Pas-de-Calais : La justice ordonne à l’Etat de faire un gros ménage dans la prison de Béthune

Saisi par l’Observatoire international des prisons (OIP), le tribunal administratif de Lille a exigé de l’Etat, ce vendredi, qu’il lance en urgence des travaux au sein de la maison d’arrêt de Béthune, dans le Pas-de-Calais.

Le juge des référés enjoint le ministère de la Justice d’effectuer des travaux permettant une « séparation effective » entre les sanitaires, non cloisonnés actuellement, et le reste des cellules.

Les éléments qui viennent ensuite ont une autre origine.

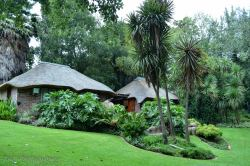 Hippo and Crocodile Rooms - overlooking the Koi pond and river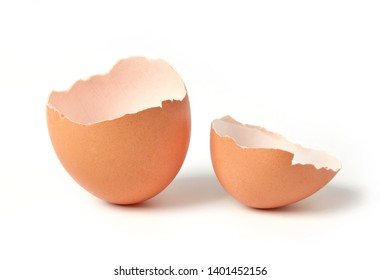 Egg shell isolated on white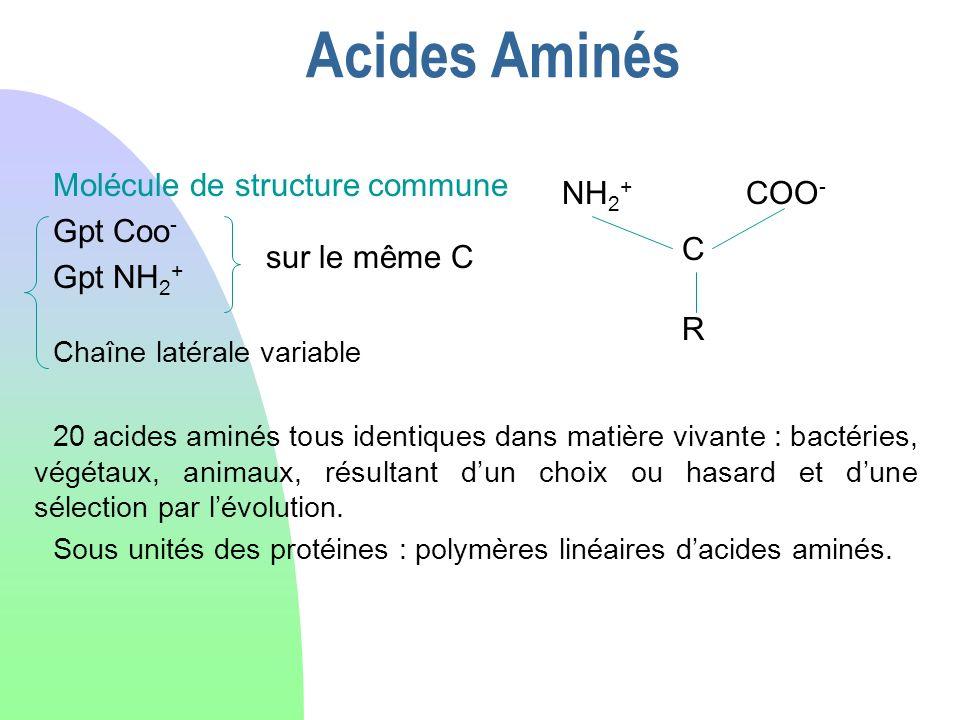 Acides Aminés Molécule de structure commune Gpt Coo- Gpt NH2+ NH2+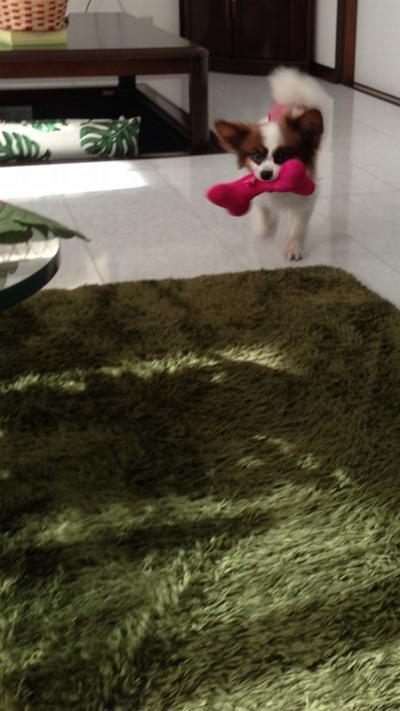 おもちゃを持って走るパピヨンボク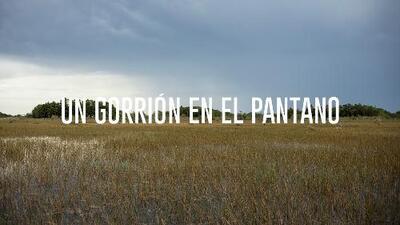 Un Gorrión en el Pantano: Cultura y extinción en el Río de Hierba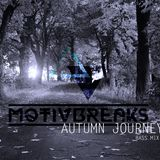 Motivbreaks-Autumn journey bass mix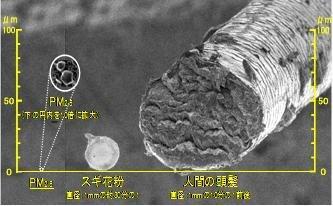 微小粒子状物質中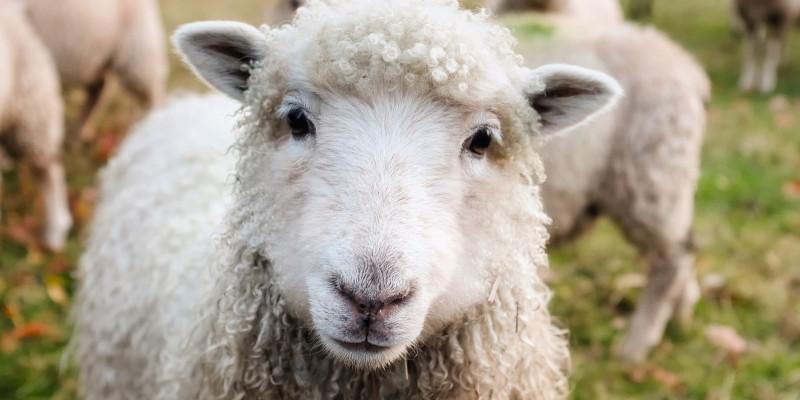 mein-auslandssemster-in-dublin tolle landschaft und viele Schafe gibts in Irland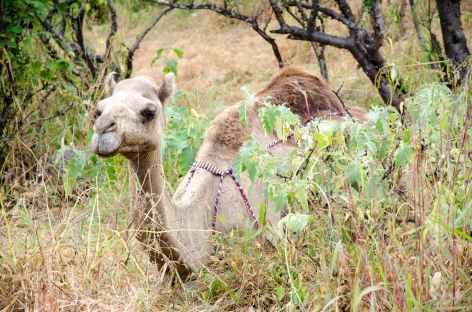 Dans le Wadi Darbat - Oman -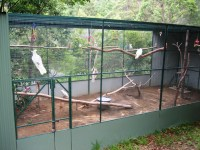 Bird Aviary Plans - Bing images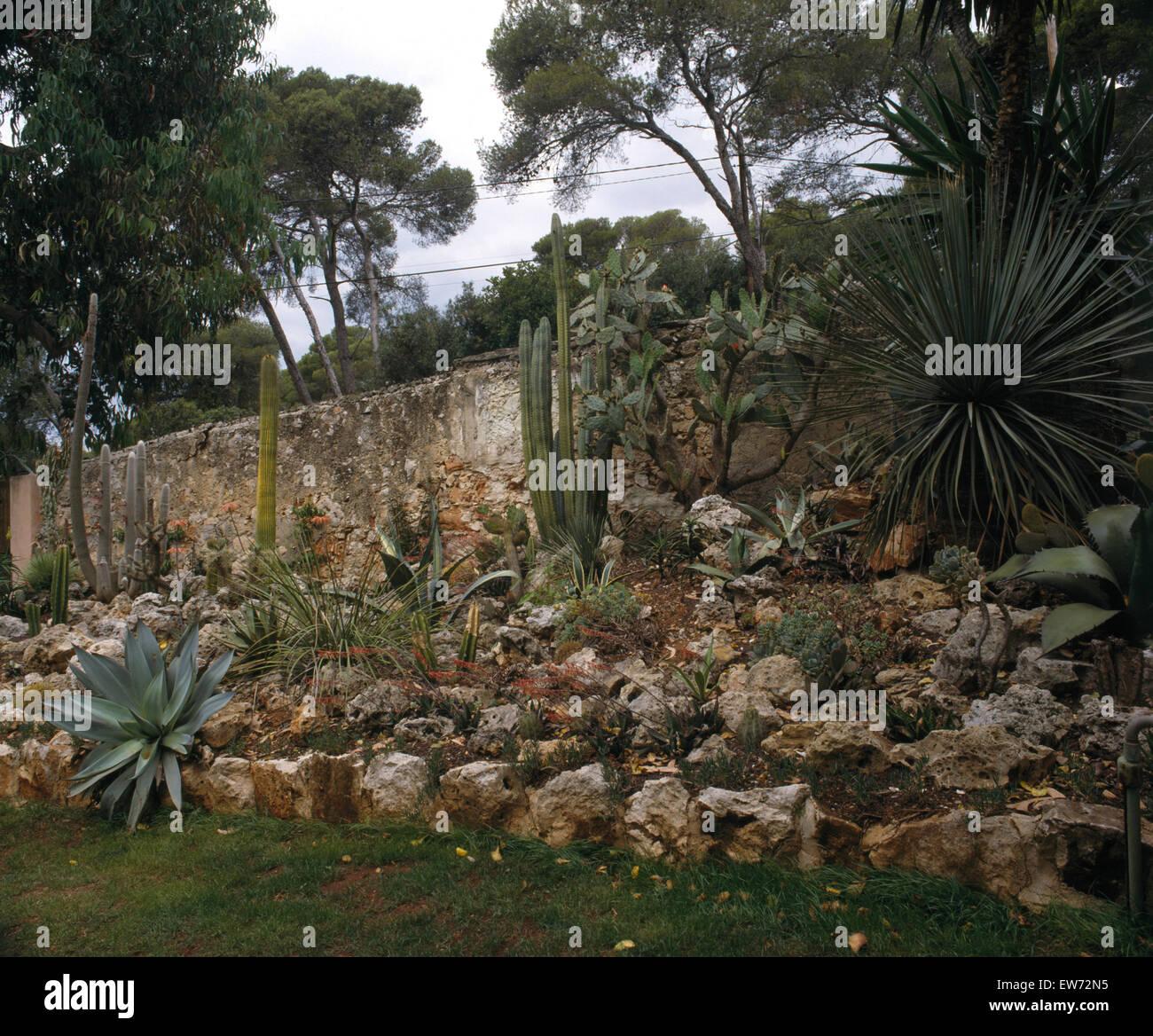 Cactus et plantes qui aiment la sécheresse de plus en rocaille dans ...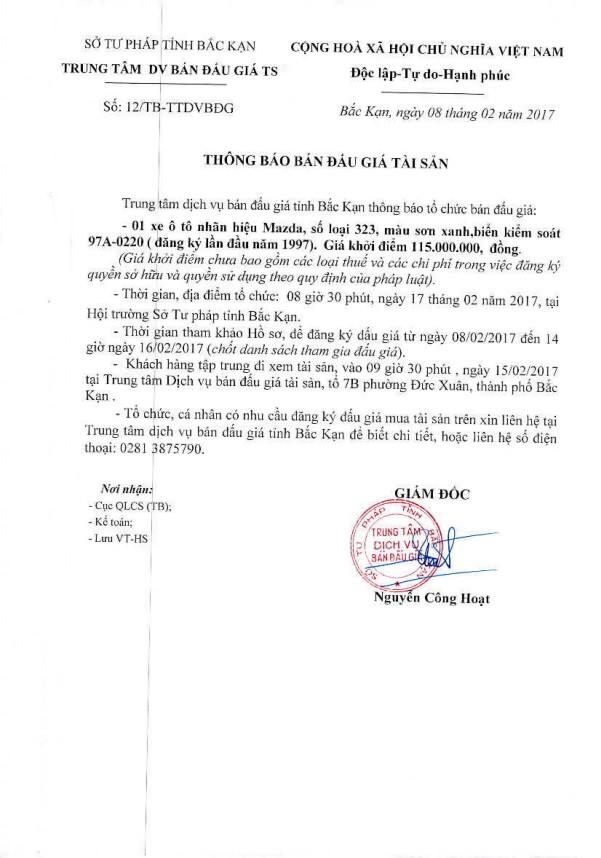 Đấu giá xe ô tô dã qua sử dụng tại tỉnh Bắc Kạn - ảnh 1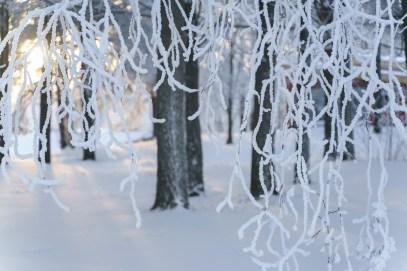 Vinterkallt vid kanalen, Luleå -av Margareta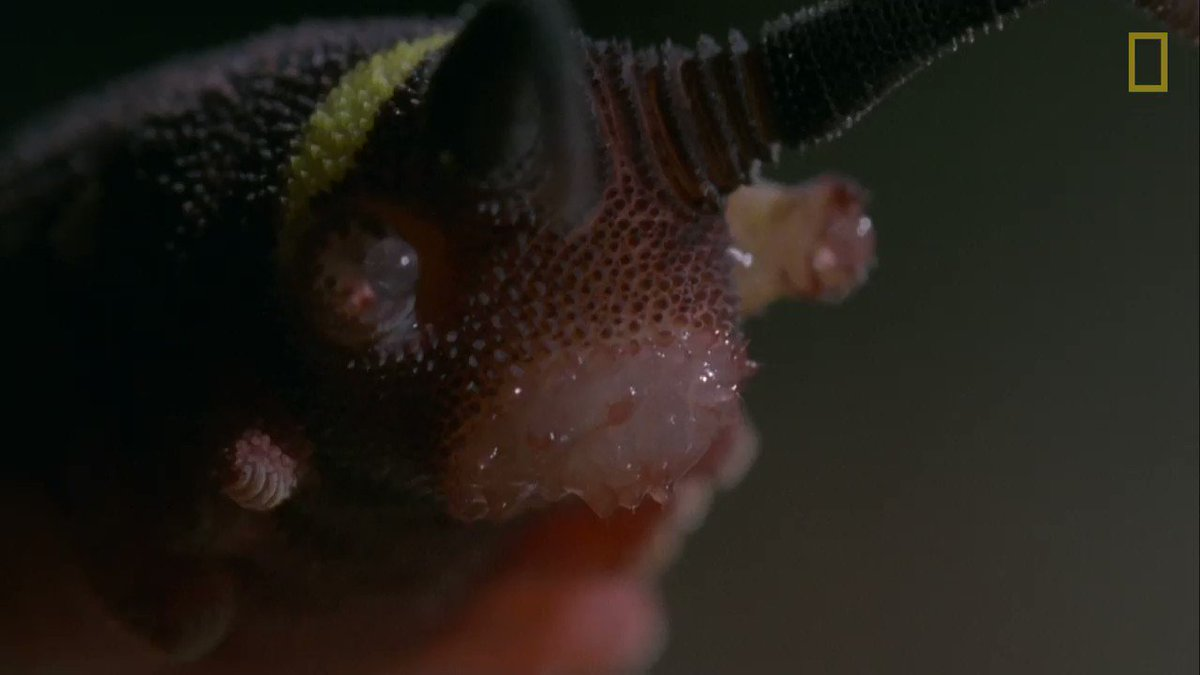 Meet the velvet worm, a nearly blind creature with an impressive weapon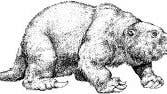 Ein Vertreter der Megatheriidae (Riesenfaultiere)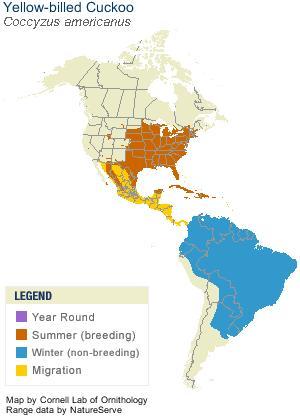 Cuckoo range map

Il faudra aussi nettoyer « de la moisissure sur les murs et plafonds », équiper des cellules en « mobilier de rangement » ou encore réparer des fuites d’eau. Et tout cela devra être fait « dans un délai de dix jours », précise l’ordonnance du tribunal.

Un taux d’occupation régulièrement à 200 %

Sur la trentaine de demandes de l’OPI, une douzaine a été acceptée. Mais d’autres, concernant notamment la présence de punaises de lit, ont été rejetées, le juge estimant que des mesures suffisantes avaient déjà été prises par l’administration pénitentiaire.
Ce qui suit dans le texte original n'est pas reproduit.